A bioluminescent, carnivorous fly that uses chemical reactions to draw other insects to a premature death, all while providing humans with an incredible night sky scene on the inside of a cavern? That makes the Dismalites a worthy addition to our list of Alabama’s weirdest animals.

Visitors have compared seeing large groups of Dismalites on the cliff faces to looking up at the stars — a dark canvas pierced by dots of blue-white light. The Dismals Canyon website (the land is privately owned) says that sometimes it’s hard to tell where the top of the cliff face ends and the night sky begins.

“It really is very suggestive of a clear winter night when the sky is so dark and you have those pinpoints of starlight,” Mullen said.

Those tiny glowing spots are the larvae of a fly species in the Appalachian states called Orfelia fultoni. Mullen and his students at Auburn eventually identified the species by carrying Dismalites back to their lab, figuring out what they eat, and raising them to maturity.

The tiny creatures are hard to study in the field, and really hard to photograph. Mullen said the Dismalites will retreat if they see a flashlight or just about any form of artificial light.
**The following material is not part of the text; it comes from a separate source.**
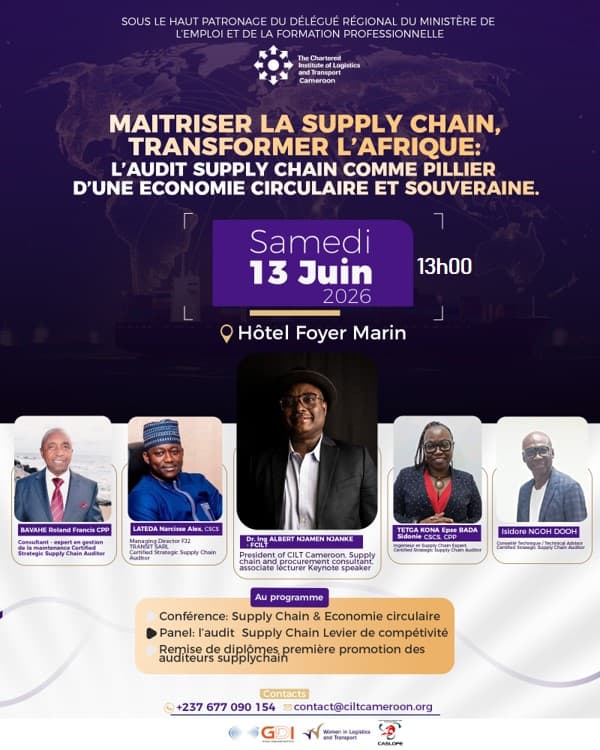 Conférence Maîtriser la supply chain, transformer l'Afrique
Mullen said even professional camera crews struggle to get video footage of the Dismalites that does them justice. He said production companies working with the Disney Channel, National Geographic, the Travel Channel and others have tried, with limited success.

Dismalites

Dismalites, bioluminescent fly larvae, nestled in a mossy surface at Dismals Canyon.Gary Mullen, Auburn University

“We spent weeks with the film crews up there,” Mullen said. “It’s so challenging to try to get certainly something in color here. You do well just to be able to film them because they are so sensitive to any disturbance or light. And so, you know, they experimented with all kinds of different wavelengths and lumens and so forth trying to and nobody yet has been successful.

“Nobody’s been able to produce the visual quality live to record their activity or even effectively show the illumination.”

The Dismalites themselves are not that rare, Mullen said. The Orfelia fultoni flies have been identified in Alabama, Georgia, Tennessee, North Carolina and Virginia. What makes Dismals Canyon so special is how many of the creatures gather in one place, and how accessible they are to people.

“The uniqueness [at Dismals Canyon] is the concentration,” Mullen said. “There’s no place else for this particular species that even begins to approach the uniqueness of that locale right here in Alabama.”

The steep canyon walls at Dismals stay cool, moist and shaded year-round, providing the Dismalites the perfect nursery. Instead of a single tiny point of light, which may be almost impossible to see, visitors can see the flies by the thousands at the right time of year.

Mullen said the Dismalites generally reproduce twice a year — once in the spring and then again in the fall. He said it’s possible to see some Dismalites from March through October, but the highest concentrations occur around the end of April and then again in September, though that can vary from year to year.

Night tours of the privately-owned Canyons can be scheduled from through the Dismals Canyon web site beginning in March until the Dismalites go dormant for the winter.